Pepper is often called a “concept album.” Many words have been written, many gallons of ink spilled, many pixels illuminated, over the last fifty years about Pepper as a concept album. The thing is, Pepper isn’t a concept album at all. Except for three songs, out of the thirteen, there’s no common theme, and there’s no narrative throughline at all. Pepper began as an album with a loose theme about Liverpool (hence, “Strawberry Fields Forever” and “Penny Lane,” which were released separately), and the released album has a loose concept of a vaudevill troupe (the title track and “With a Little Help From My Friends” and the reprise), but beyond that there’s ten more completely unrelated songs. The Abbey Road medley coheres more than Sgt Pepper.
I’m not saying that Pepper isn’t an amazing, incredible album.
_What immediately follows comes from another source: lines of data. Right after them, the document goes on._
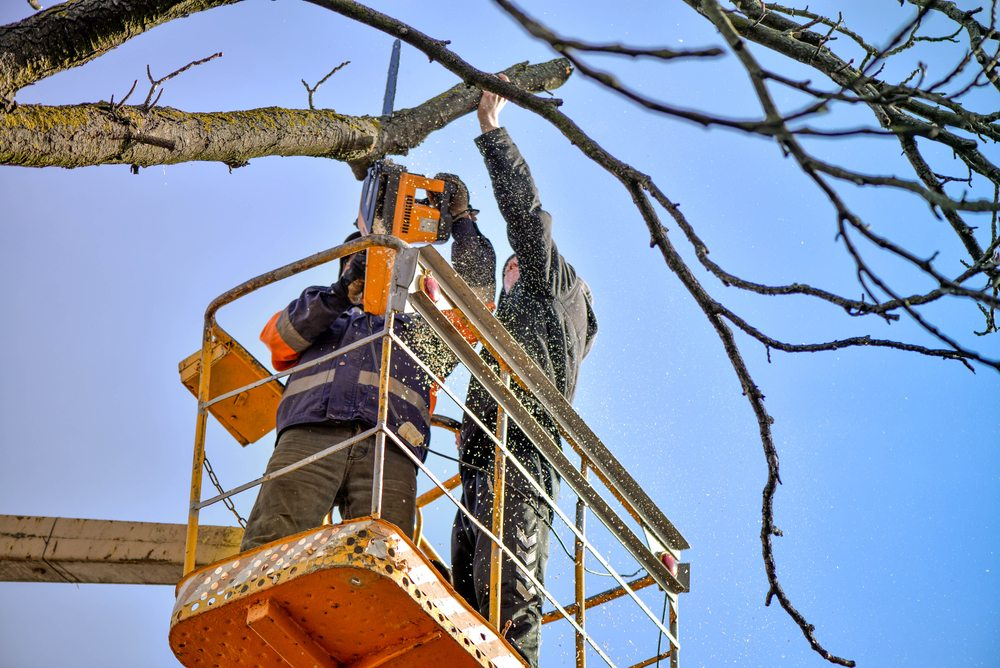 two mans was cutting an old dying tree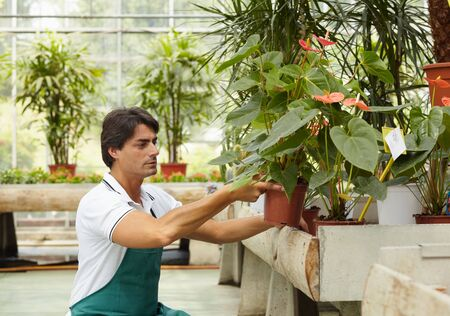 male florist arranging plants in flower shop Stock Photo - 5065828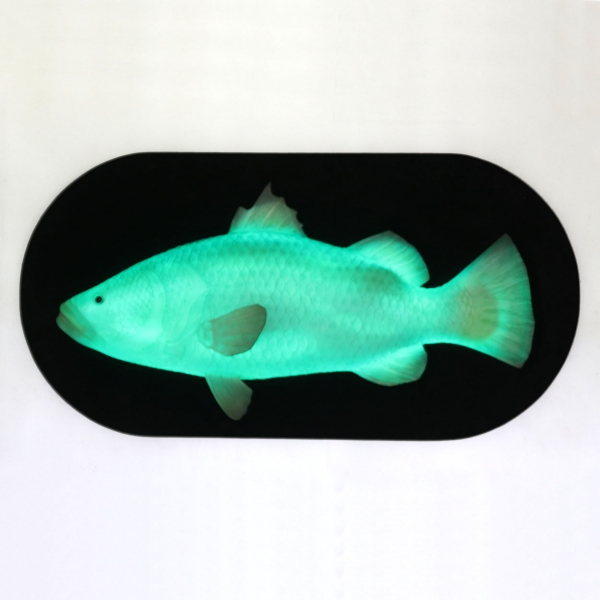 Fish Wall Decor with LED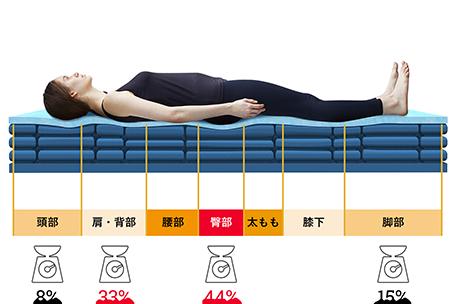 フレアベル サーモフェーズ ベッドマットレス プレミアムモデル・硬さの異なる7つの構造で正しい寝姿勢をサポート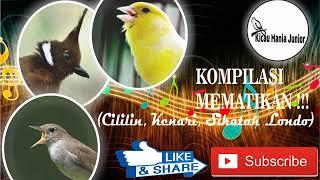 Download Mp3 Kompilasi Mematikan !!! Cililin, Kenari, Sikatan Londo  Dengan Jeda & Suara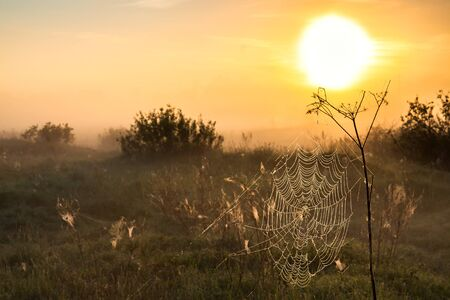 beautiful summer landscape with sunrise and fog. spider web on meadow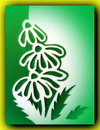 Flowers paper cutting white in green frame Royalty Free Stock Image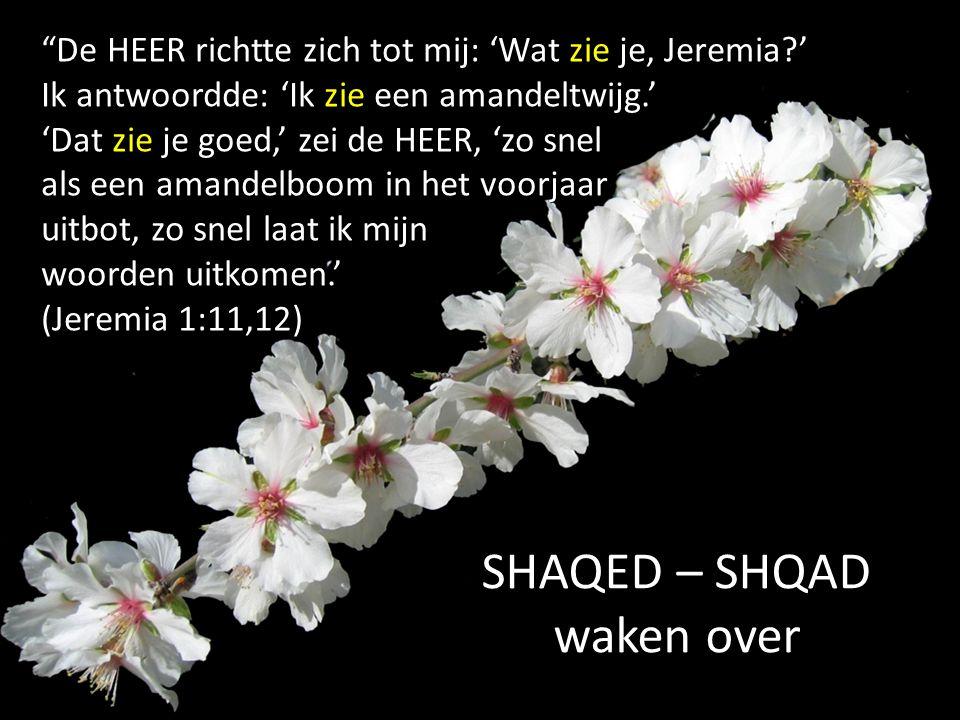 De HEER richtte zich tot mij: 'Wat zie je, Jeremia ' Ik antwoordde: 'Ik zie een amandeltwijg.' 'Dat zie je goed,' zei de HEER, 'zo snel als een amandelboom in het voorjaar uitbot, zo snel laat ik mijn woorden uitkomen.' (Jeremia 1:11,12) SHAQED – SHQAD waken over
It is. (Personally, I put Revolver ahead of it in the Beatles canon, but I see the point of those who put Pepper first.) But it doesn’t tell a story, it’s not built around a central idea, not in the way that, say, The Who’s Tommy was. Hell, The Who Sell Out has more of a central theme and stronger concept (pirate radio) than Sgt Pepper does.
And this is how Princess Leia’s Stolen Death Star Plans misunderstands Sgt Pepper — it rewrites the music to tell a story and frequently trivializes the original music in the process. Casting Darth Vader in Ringo’s cheerful voice is profoundly disturbing, and the tragedy of “She’s Leaving Home” is twisted into a song about a whiny, emo Luke Skywalker. “A Day in the Life of Red Five” seems especially misguided; in telling the story of Luke’s Death Star run, the song is focused on a singular character in a way that the Beatles’ original “A Day in the Life” is not, and in making the “Woke up…” section of the song simply a part of Luke’s story the song loses Paul’s jaunty counterpoint to John’s fatalism. The Star Wars lyrics are frequently tonal mismatches with underlying Beatles music, creating a muddled emotional tableau.
In paying tribute to Sgt Pepper, I feel that the musicians behind PLSDSP bought into the mythology of Sgt Pepper rather than the reality of Pepper. PLSDSP is essentially a well-produced filk album, and the result is a piece of work that is clever but ultimately dissatisfying.
I applaud the musicians for spending the time and energy on this project. It’s very well done. But Princess Leia’s Stolen Death Star Plans doesn’t work for me at all.